Film Critic Dad Gives Son an Unconventional Education

Watching hundreds of movies helps dropout get high school diploma.

June 15, 2008— -- Jesse Gilmour didn't have an average high school education. When he was 16 years old, the Toronto teenager had bad grades and a self-professed bad attitude. Jesse's father David Gilmour allowed him to drop out of high school on one condition: that he would follow a different kind of syllabus.

"I thought, 'we have got to do something. Movies are the only education that he's going to get that I can actually get down his throat without a jack hammer,'" said David.

David is a former Toronto film critic who decided that his son could learn important life lessons from famous films. Jesse would have to watch at least 3 movies a week, every week, with him. This began the Film Club. Father and son, week after week, sitting with the works of famous directors, such as Federico Fellini, Stanley Kubrick and Francis Ford Coppola. Creating an education by looking for lessons about life.

What lesson did Jesse learn from the 1972 Francis Ford Coppola film "The Godfather"? The value of stillness. "The great screen actors have always understood that absolute stillness attracts the eye, and motion actually deflects attention," said David.

The Gilmours study famous actors, such as Marlon Brando and Al Pacino, whose scenes they watch repeatedly to gain their full value. When asked if the lesson of stillness is something Jesse will take with him in life, David said, "The things that last in the end are the things that come to you if you stayed completely still."

Another film Jesse studied was the famous flop "Ishtar." The movie, starring Warren Beatty and Dustin Hoffman, encompassed a deeply personal point. "Here is a lovely movie that got a bad rap, and people accepted the bad rap as 'the truth,' the same way they did when [Jesse] dropped out of high school," said David.

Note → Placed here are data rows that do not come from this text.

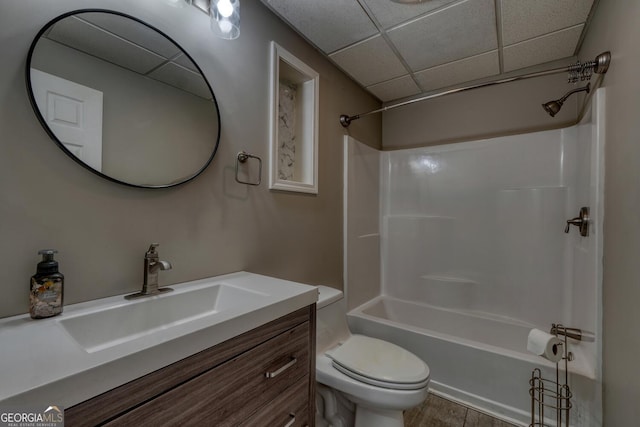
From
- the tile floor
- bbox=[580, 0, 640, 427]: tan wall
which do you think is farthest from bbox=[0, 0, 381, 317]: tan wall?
bbox=[580, 0, 640, 427]: tan wall

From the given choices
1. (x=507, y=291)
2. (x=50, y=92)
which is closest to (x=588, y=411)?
(x=507, y=291)

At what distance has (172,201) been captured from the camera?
1065 millimetres

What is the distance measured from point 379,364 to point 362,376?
0.43ft

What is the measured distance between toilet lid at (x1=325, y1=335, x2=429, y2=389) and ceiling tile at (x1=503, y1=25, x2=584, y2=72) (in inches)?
82.1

David wrote a book titled "The Film Club" that examines the time he spent home schooling his son in this unconventional way. "In a way, sometimes the movies themselves weren't that important," David said. "It was the time that we spent together."

That helps to explain the screening of the 1995 flick "Showgirls" starring Elizabeth Berkley. So, did Jesse trade a high school education for "Showgirls"? He says, "Well, no, but we did watch it one time and had a blast."

Although it certainly wasn't reading, writing and arithmetic, it was a kind of learning. After two years and more than 300 films, Jesse received his high school equivalency and is now applying to film school.